--- PROBLEM REQUIREMENTS ---
Where the line containing "class: Reptilia" appears in the records below, begin there and repeat each line exactly through the final one, dropping all pictures.

---- THE DATA

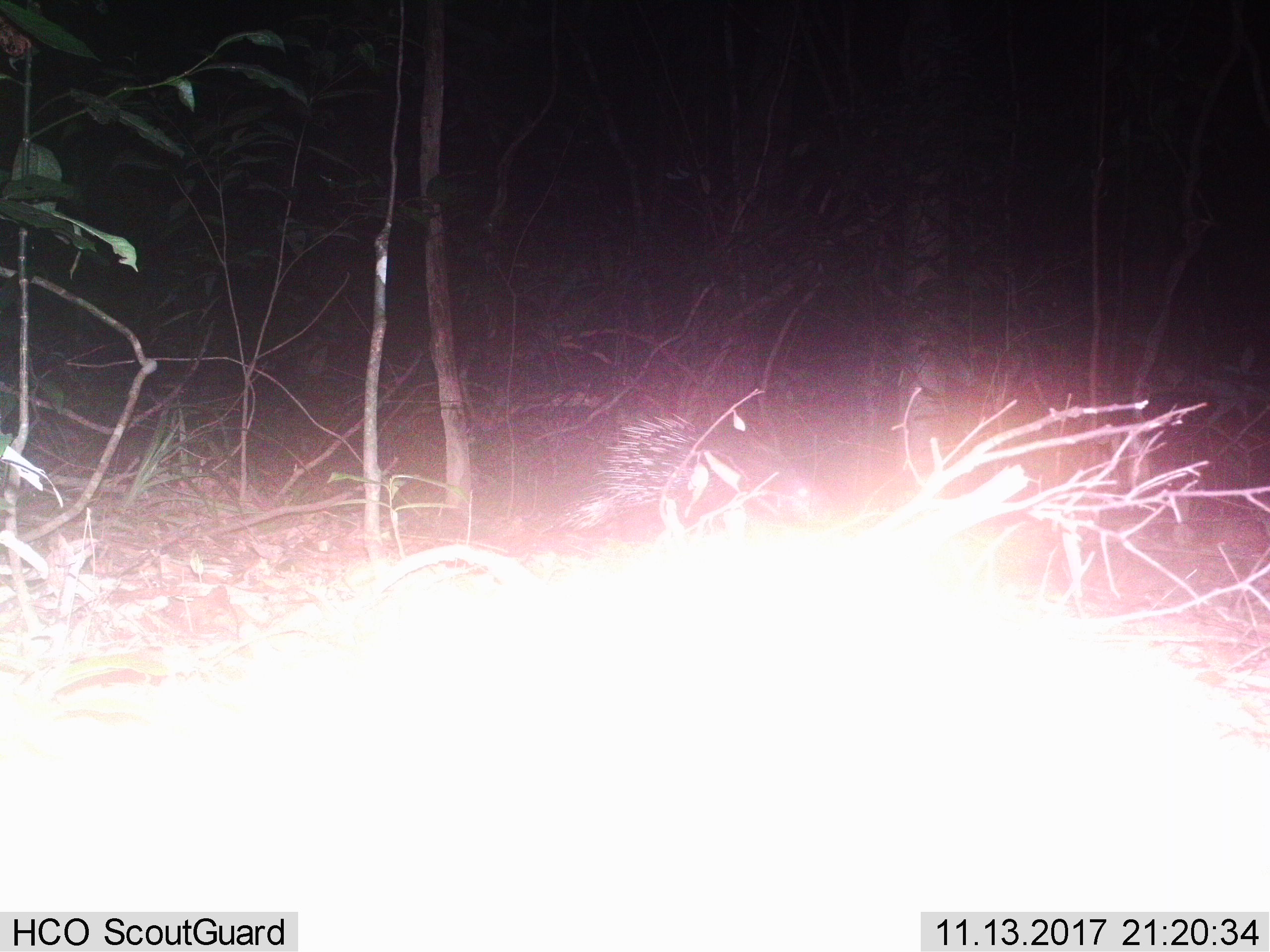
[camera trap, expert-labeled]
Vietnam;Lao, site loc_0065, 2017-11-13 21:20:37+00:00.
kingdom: Animalia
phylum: Chordata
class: Mammalia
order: Rodentia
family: Hystricidae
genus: Hystrix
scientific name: Hystrix brachyura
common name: malayan porcupine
Malayan porcupine (Hystrix brachyura). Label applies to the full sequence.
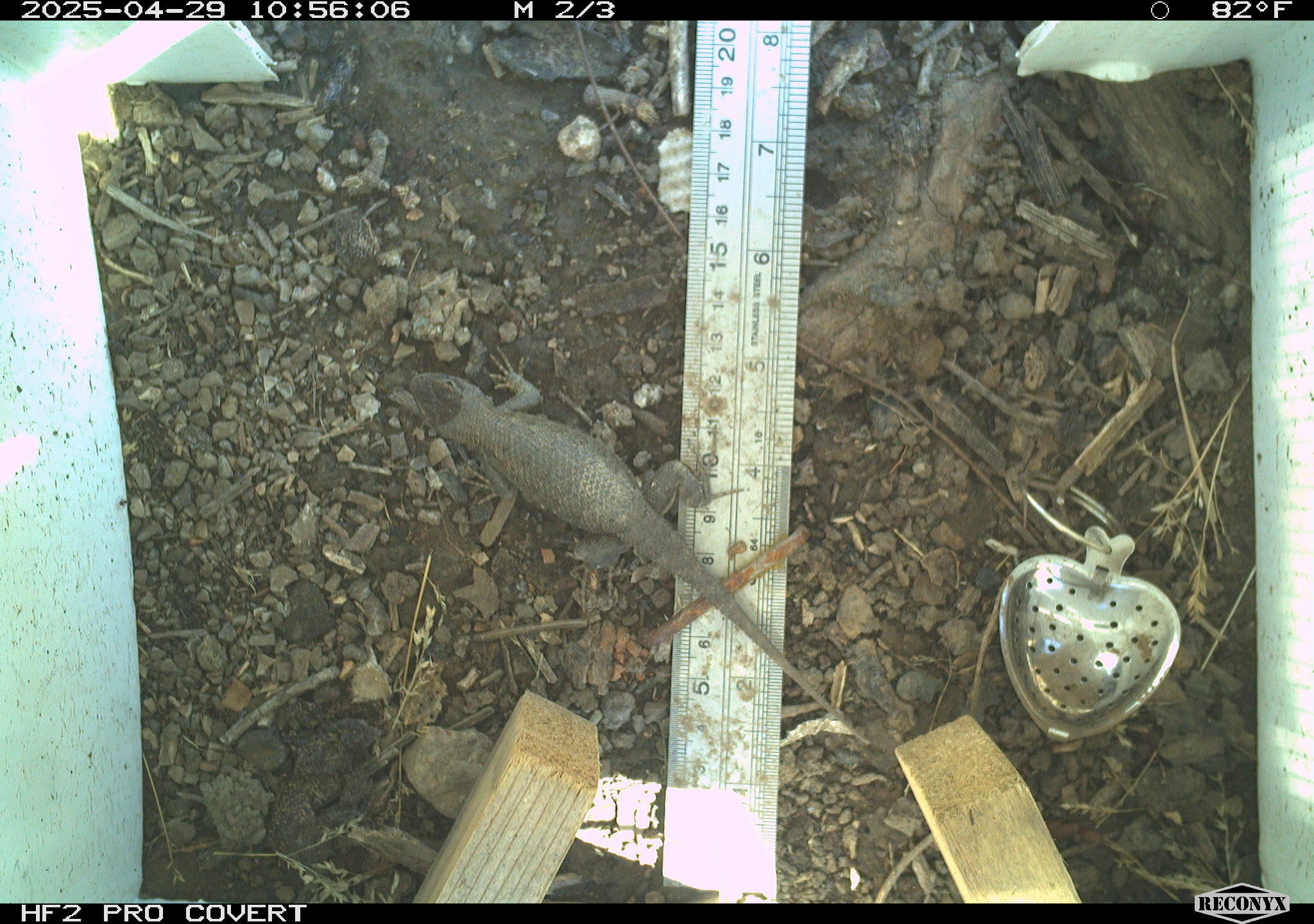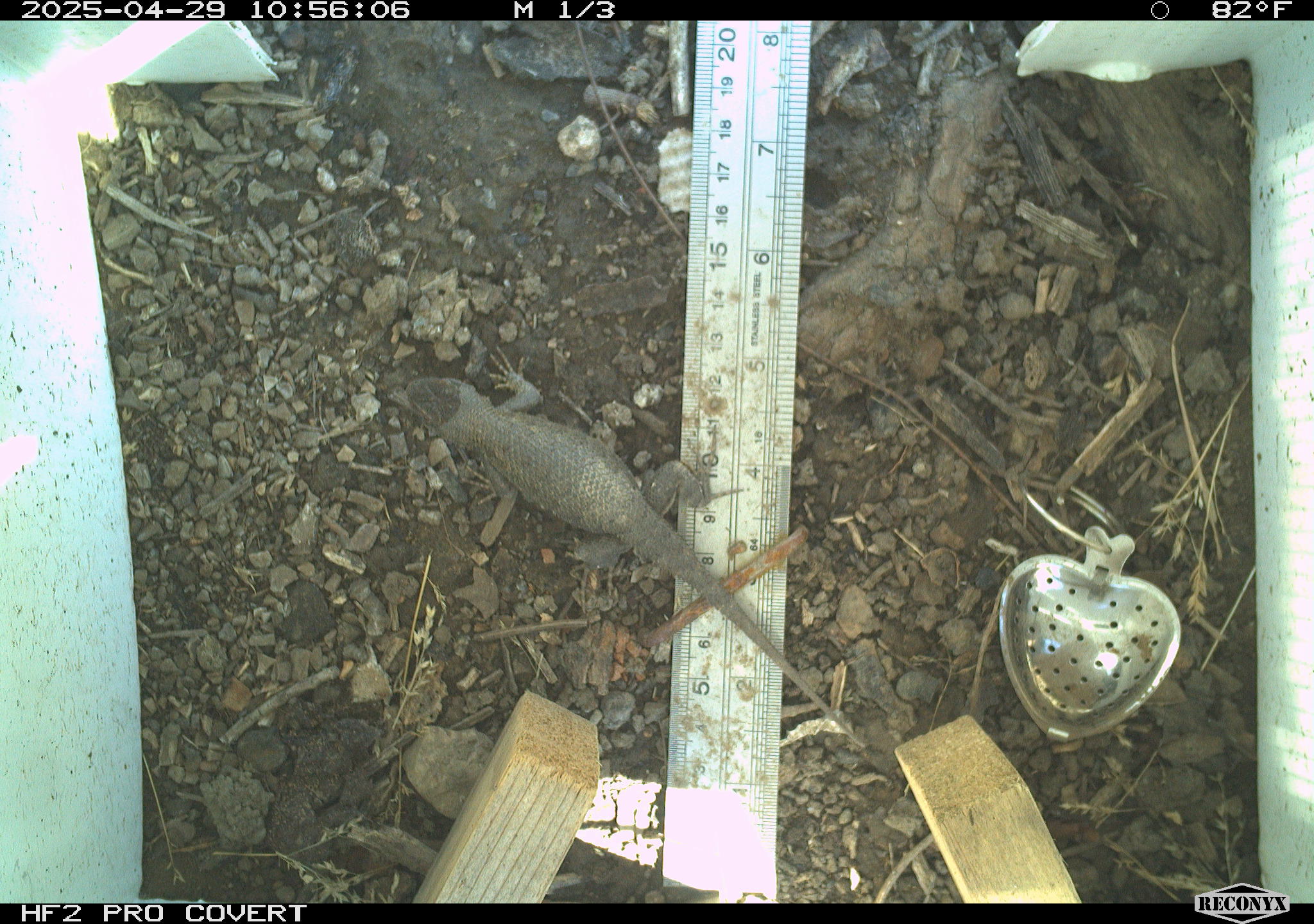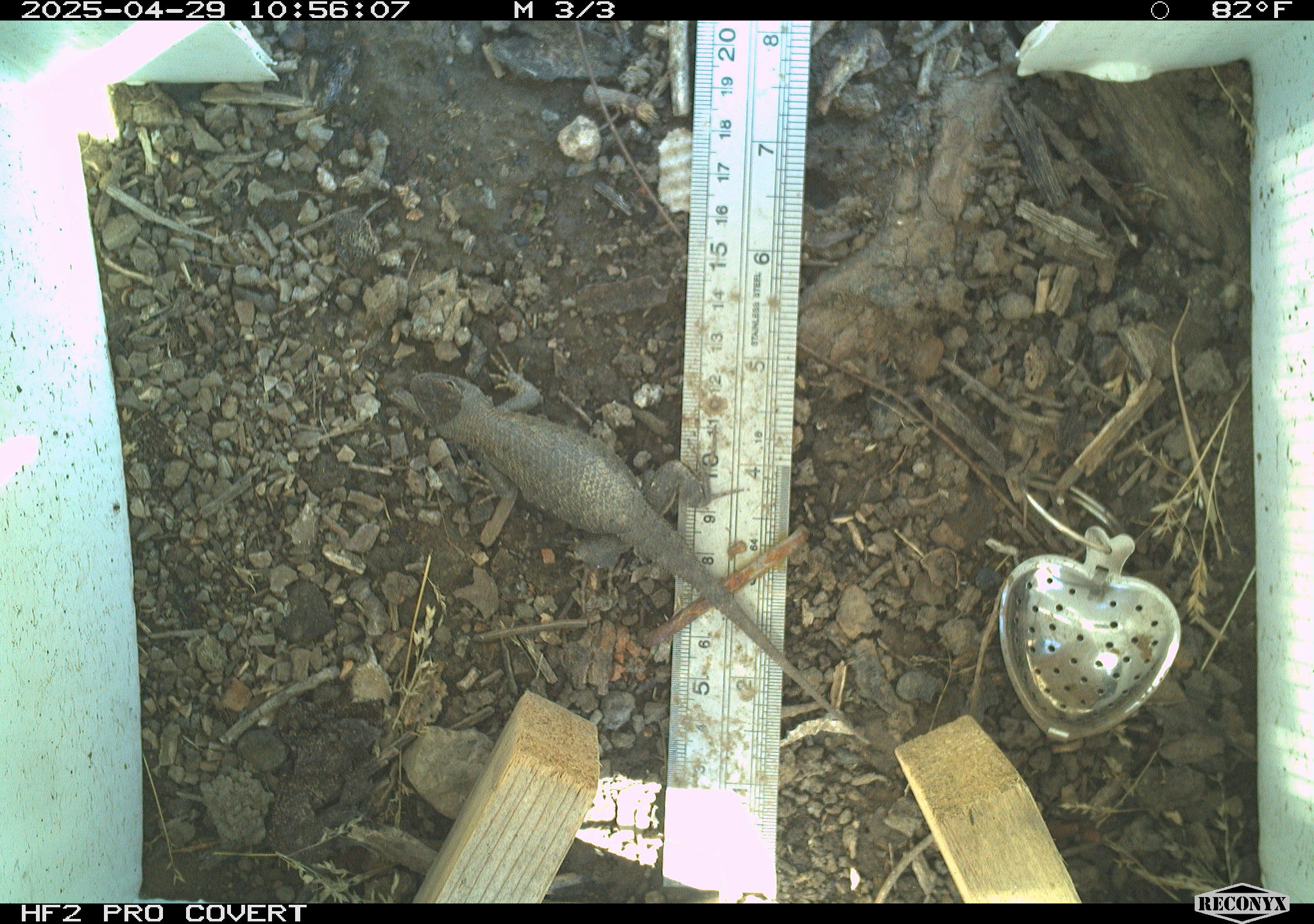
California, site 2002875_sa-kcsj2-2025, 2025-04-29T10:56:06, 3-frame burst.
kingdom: Animalia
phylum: Chordata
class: Reptilia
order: Squamata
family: Phrynosomatidae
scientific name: Phrynosomatidae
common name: north american spiny lizards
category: sceloporus/uta species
Sceloporus/uta species (north american spiny lizards) (Phrynosomatidae).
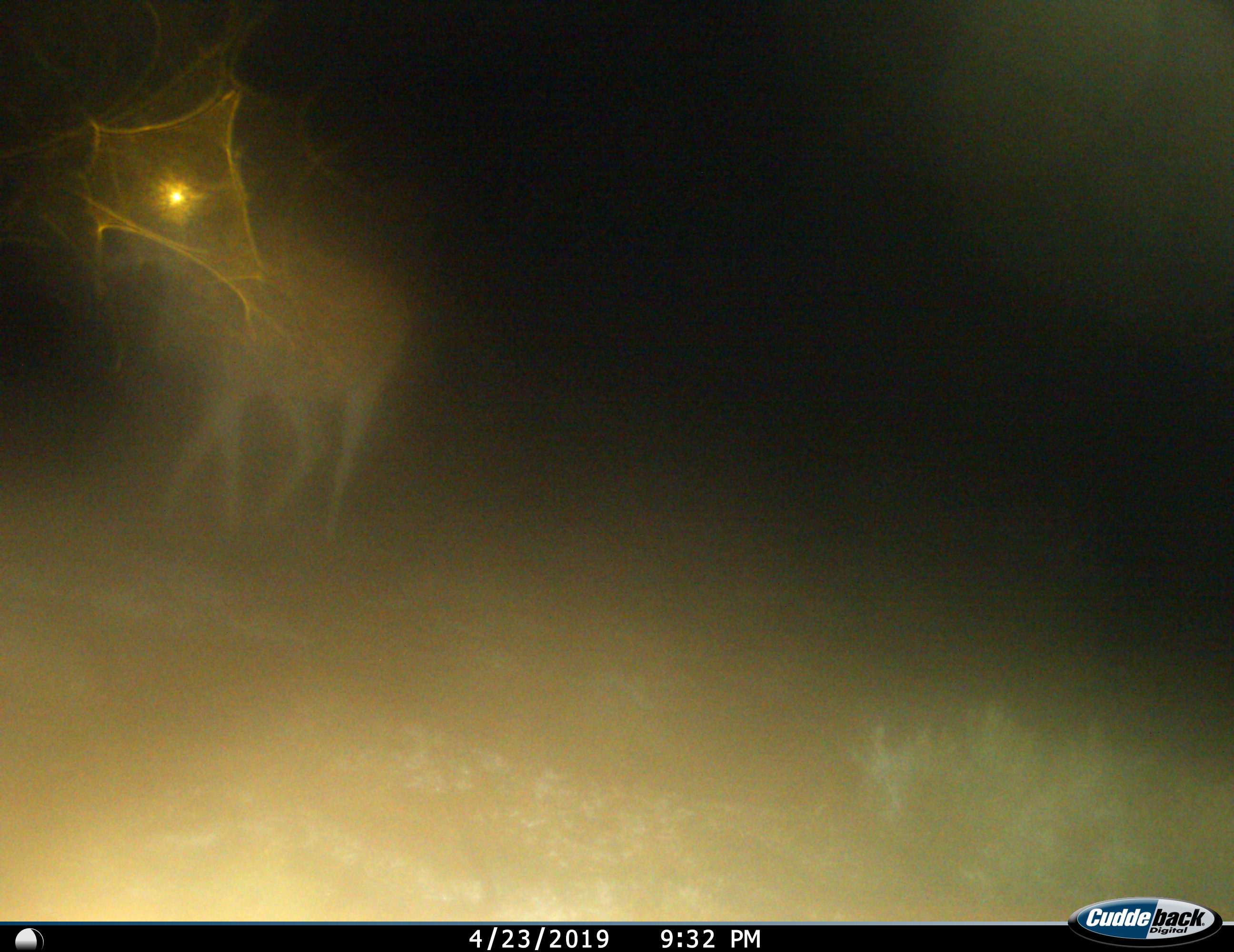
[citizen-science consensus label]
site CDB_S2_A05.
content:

--------

--- TASK OUTPUT ---
class: Reptilia
order: Squamata
family: Phrynosomatidae
scientific name: Phrynosomatidae
common name: north american spiny lizards
category: sceloporus/uta species
Sceloporus/uta species (north american spiny lizards) (Phrynosomatidae).
[citizen-science consensus label]
site CDB_S2_A05.
content:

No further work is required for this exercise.